Chess — a game that I have loved since I first sat down at a board — is pure. It doesn’t care about gender, ethnicity, nationality, status or politics. But too often the countries, organizations and people who enforce the rules in the world of chess are anything but.

This is a subject I know something about.

I was the second-highest-ranked player for girls under 18 in the world in 2016. I am the second-highest-ranked female chess player in Iranian history. And yet my passion for the game has taken me thousands of miles away from my home in Tehran to seek citizenship here in the United States.

From 2011 until 2015 I played for the Iranian national team. I had to follow the official Iranian dress code, which requires women to cover their hair in public. I understood that being a member of the team meant that I was an official representative of the country, so I never broke the rules. But I chafed under them.

By 2015, when I was 17 years old, it was clear to me that other things mattered more to the federation than talent. Just one example: I had won the Asian championship three times in a row when I arrived at the tournament in India in 2014. I was favored to win, given my record. Yet federation officials weren’t focused on my game, but on my clothing. On the very first day of the tournament, they told me my jeans were too tight. I told them I would not participate in the round unless they stopped scolding me.

In the end, I played and won that tournament in India. But time and time again, those in charge of the Iranian national team showed that they cared more about the scarf covering my hair than the brain under it.

Since choosing to leave the team and play chess with no strings attached, I’ve never taken a penny from the Iranian government. My parents pay for all of my expenses, including travel to tournaments. One benefit of flying solo is that I dress the way I want to. I like my outfits to reflect my mood for that day and I don’t like to dress to please others. I no longer cover my hair, including at tournaments.

To me, the choice to stop covering felt morally right, and I never felt a shred of guilt about my decision.

In 2016, I lived in Spain and played under the auspices of various European clubs. Never once did I cover my hair. Never once did I compromise my principles or my pride.

At yet, in February 2017, the Iranian chess federation announced it was barring me from playing in Iran for not wearing a hijab at a competition in Gibraltar the month before. It also barred my younger brother, who had played an Israeli player at that same competition.

The barring was baffling, since I’d already left the national team. But it sent a clear message: Independent thinkers aren’t welcome.

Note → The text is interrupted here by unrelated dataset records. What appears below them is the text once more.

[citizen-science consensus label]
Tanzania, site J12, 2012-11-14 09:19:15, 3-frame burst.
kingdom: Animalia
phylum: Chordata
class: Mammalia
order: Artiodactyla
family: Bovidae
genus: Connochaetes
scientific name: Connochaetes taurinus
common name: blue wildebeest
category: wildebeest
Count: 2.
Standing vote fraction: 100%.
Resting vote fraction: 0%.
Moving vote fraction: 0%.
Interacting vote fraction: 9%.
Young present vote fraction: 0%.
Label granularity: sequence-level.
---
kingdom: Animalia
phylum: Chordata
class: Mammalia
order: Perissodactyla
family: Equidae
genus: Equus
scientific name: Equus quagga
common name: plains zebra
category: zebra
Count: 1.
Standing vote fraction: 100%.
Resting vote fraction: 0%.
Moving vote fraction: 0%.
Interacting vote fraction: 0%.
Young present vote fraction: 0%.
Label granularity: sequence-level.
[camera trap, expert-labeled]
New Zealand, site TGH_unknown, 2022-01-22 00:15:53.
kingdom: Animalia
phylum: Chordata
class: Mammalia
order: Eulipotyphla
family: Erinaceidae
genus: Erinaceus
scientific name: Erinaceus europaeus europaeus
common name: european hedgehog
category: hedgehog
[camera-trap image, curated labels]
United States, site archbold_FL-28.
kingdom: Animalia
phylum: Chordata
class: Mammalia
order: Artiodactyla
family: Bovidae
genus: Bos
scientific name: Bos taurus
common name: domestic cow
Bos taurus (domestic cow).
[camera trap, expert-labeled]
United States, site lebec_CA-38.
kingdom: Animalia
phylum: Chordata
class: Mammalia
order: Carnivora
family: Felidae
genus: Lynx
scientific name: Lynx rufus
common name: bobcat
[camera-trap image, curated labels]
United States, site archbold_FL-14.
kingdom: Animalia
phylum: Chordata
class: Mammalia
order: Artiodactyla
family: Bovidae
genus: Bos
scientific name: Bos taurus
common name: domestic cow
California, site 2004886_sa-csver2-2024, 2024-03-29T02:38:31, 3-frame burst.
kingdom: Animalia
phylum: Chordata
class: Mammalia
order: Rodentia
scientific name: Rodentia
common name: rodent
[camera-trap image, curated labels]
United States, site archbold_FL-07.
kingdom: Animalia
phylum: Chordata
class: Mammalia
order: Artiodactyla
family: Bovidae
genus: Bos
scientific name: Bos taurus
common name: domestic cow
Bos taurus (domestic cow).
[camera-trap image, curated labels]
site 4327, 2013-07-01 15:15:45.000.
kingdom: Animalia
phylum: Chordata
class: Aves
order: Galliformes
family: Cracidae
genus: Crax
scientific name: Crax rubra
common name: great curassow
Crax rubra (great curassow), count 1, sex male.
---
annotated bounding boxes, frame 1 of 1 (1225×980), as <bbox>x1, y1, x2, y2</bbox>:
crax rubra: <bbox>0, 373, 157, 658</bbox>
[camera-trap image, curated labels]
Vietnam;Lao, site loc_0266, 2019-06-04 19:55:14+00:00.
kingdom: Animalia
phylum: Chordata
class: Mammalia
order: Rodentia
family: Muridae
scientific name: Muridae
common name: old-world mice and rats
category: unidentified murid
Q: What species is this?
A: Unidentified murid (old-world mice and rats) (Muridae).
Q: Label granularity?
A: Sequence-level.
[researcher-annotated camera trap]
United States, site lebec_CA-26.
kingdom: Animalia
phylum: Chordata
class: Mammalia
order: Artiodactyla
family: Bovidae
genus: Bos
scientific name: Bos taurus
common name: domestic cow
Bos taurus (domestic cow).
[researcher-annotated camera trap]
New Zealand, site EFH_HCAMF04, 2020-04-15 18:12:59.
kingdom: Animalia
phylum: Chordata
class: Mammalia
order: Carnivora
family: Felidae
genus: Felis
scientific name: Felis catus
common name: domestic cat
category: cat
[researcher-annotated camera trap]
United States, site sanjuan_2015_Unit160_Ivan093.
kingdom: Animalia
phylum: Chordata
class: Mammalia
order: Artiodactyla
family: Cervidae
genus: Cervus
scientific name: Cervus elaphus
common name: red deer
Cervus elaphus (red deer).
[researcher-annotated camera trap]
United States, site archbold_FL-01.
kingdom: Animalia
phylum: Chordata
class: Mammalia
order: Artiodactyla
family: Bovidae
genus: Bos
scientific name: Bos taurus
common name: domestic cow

This September, I officially joined the United States Chess Federation and started school at St. Louis University. I write this from Columbus, Ohio, where my college team is competing in a tournament. My parents remain in Tehran.

I miss my family every second of every day, and the pain of not knowing when I’ll see them next never goes away. But their belief in me is the reason I had the strength to make this choice.

My mom was the one who taught me to read when I was only a year old. She put all her time and energy into me and my brother. She and my father taught us by example to be open minded and curious.

From a young age, I was fiercely competitive and I loved solving puzzles and reading people. My parents signed me up for chess classes when I was 6 and it immediately became an obsession. The game was a perfect fit.

My parents have always been my champions and I never wanted to leave home and live without them. But under the circumstances, they decided it was the wise decision to make — not just for my chess career, but for me as a person.

For years, they watched me struggle trying to be myself in Iran. I grew up in a society in which being exceptional, correcting your elders and generally being a smart aleck is shunned. One thing that I love about living in an open society is that I can talk straight. I never follow a script. My human interactions are just that: human. And I am free of fear of being punished for saying the wrong thing. At last, my heart and mind work in unison.

The last time I felt this kind of stability was at my high school in Tehran. The school was a haven for me, a place where I could express myself and the teachers fully respected the students. I have craved to be in a similar environment and, finally, I have found it. What’s more, I managed to join the U.S. federation in matter of weeks — a rarity and something I remain deeply grateful for.

Unlike on the Iranian team, I am now surrounded by people who respect me as a player and don’t care or notice what I look like. Unlike on the Iranian team, where the officials could ignore a player’s earned right to play a tournament and replace that player with someone they preferred, here the rules are consistent and fair.